Basil watched events unfold during the anticipated attack, which enabled military forces to evacuate civilians to places like Alice Springs.
“We knew they were going to bomb and were putting trenches and sandbags around,” said Basil.
“They previously bombed Pearl Harbour and Singapore had fallen; there were only 1,600 troops in Darwin at the time.
Bombs kill people at the Post Office and harbour
“They bombed the Post Office and killed nine people and many people died at the wharf, and in the harbour. I have a map of where all the boats were attacked. The USS Peary went down which killed at least 80 people,” said Basil.

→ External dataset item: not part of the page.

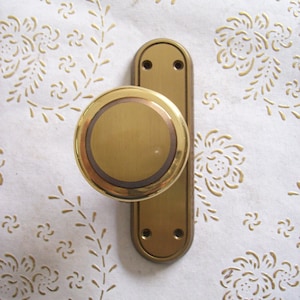 Op de afbeelding: Een gouden deurknop met een ronde knop en een rechthoekige plaat. De knop heeft een verhoogde ring rond de rand.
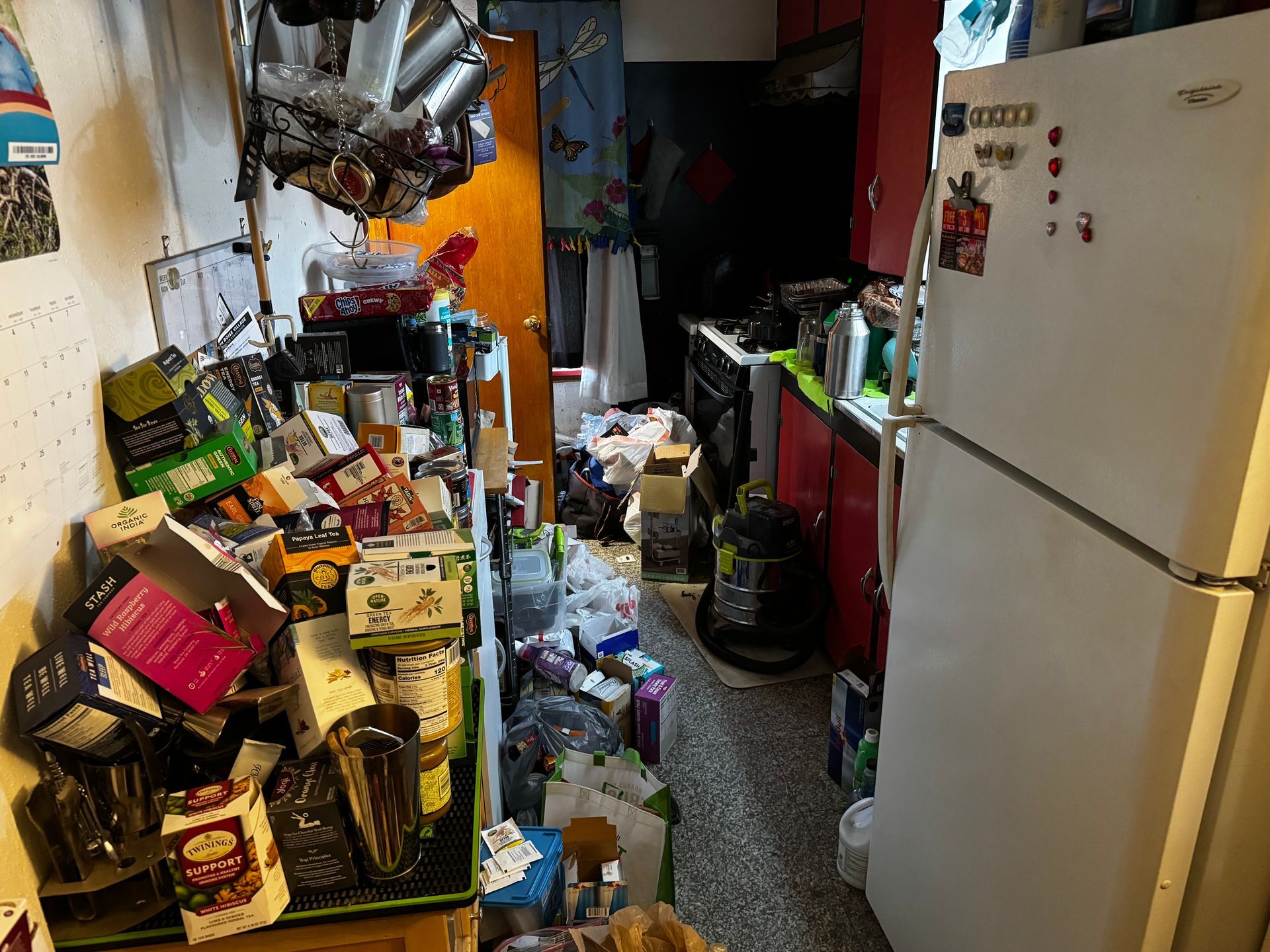 Dilapidated brown house with a destroyed wooden deck and overgrown weeds.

To mark the 75th anniversary of the bombing of Darwin, the Darwin City Council established a Civilian Memorial Wall in Bicentennial Park to honour and remember those who lost their lives or were impacted by the bombings.
Travelling to Darwin each year as a tribute to those who lost their lives and fought in the raids, Basil attends the commemorative service where, at 9:58am a World War II Air Raid Siren sounds to mark the precise time of the first attack.
THE last known survivor
“It’s part of our history. I first went to the 50th anniversary and have been going ever since, but there are not many of us left. We had 62 in my unit at the time and I am the last known survivor,” said Basil.
“All wars shouldn’t be there but that is human nature, they are still going on everywhere and they never stop – it goes on through history.”
After the bombing of Darwin, Basil helped map the north and worked on surveying the bush track that is now the Stuart Highway, running from Darwin in the north, via Tennant Creek and Alice Springs, to Port Augusta in South Australia.
He left Darwin in April 1943 and went to Dutch New Guinea before joining General MacArthur and going to Borneo where he was attached to the American Army survey unit.